THE INPUT:
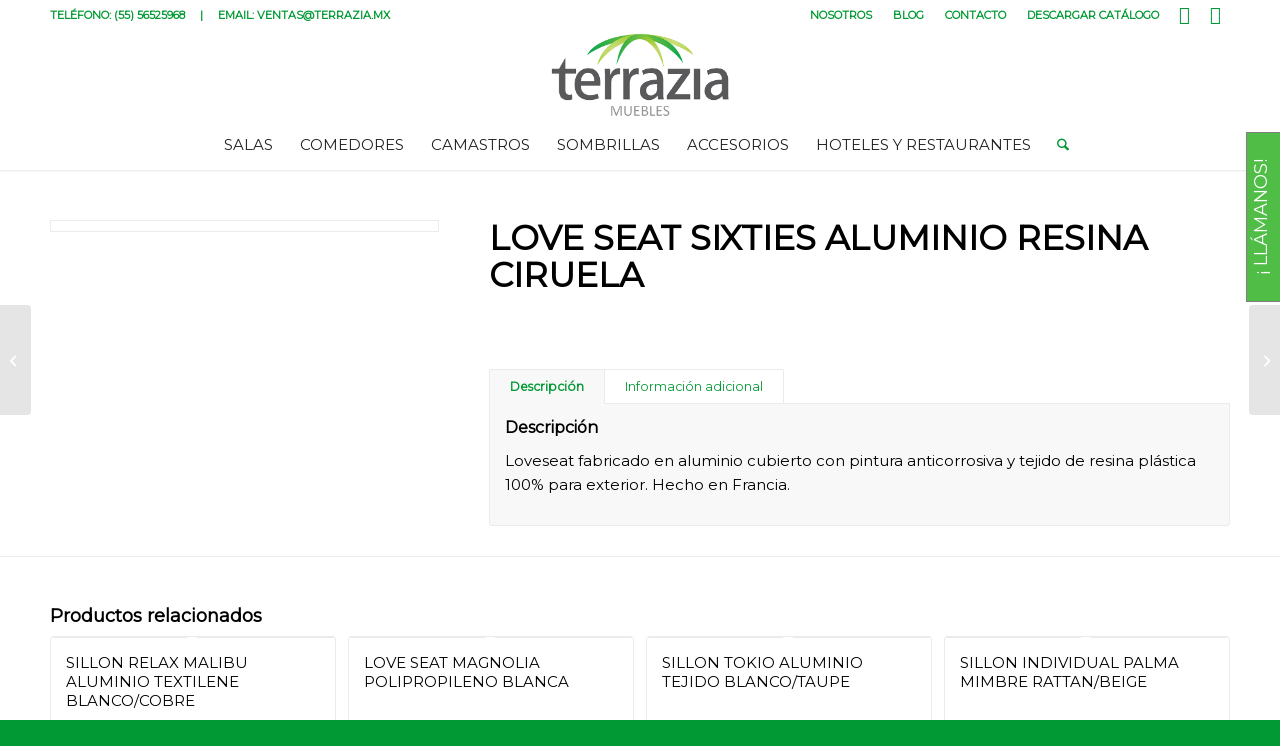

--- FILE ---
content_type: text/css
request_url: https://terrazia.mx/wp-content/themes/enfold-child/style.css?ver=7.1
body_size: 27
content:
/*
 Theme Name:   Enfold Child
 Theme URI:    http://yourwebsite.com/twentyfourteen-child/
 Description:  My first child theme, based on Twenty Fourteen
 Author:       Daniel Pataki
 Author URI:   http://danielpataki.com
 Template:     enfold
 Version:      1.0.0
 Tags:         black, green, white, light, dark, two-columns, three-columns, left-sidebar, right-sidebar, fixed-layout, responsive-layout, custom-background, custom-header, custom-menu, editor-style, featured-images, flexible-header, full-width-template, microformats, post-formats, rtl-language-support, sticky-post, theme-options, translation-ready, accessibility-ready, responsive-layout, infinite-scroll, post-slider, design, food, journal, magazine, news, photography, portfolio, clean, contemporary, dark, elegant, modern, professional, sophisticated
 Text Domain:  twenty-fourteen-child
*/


THE TASK: Search term "Author": return each line of the data that contains it.

OUTPUT OF THE TASK:
 Author:       Daniel Pataki
 Author URI:   http://danielpataki.com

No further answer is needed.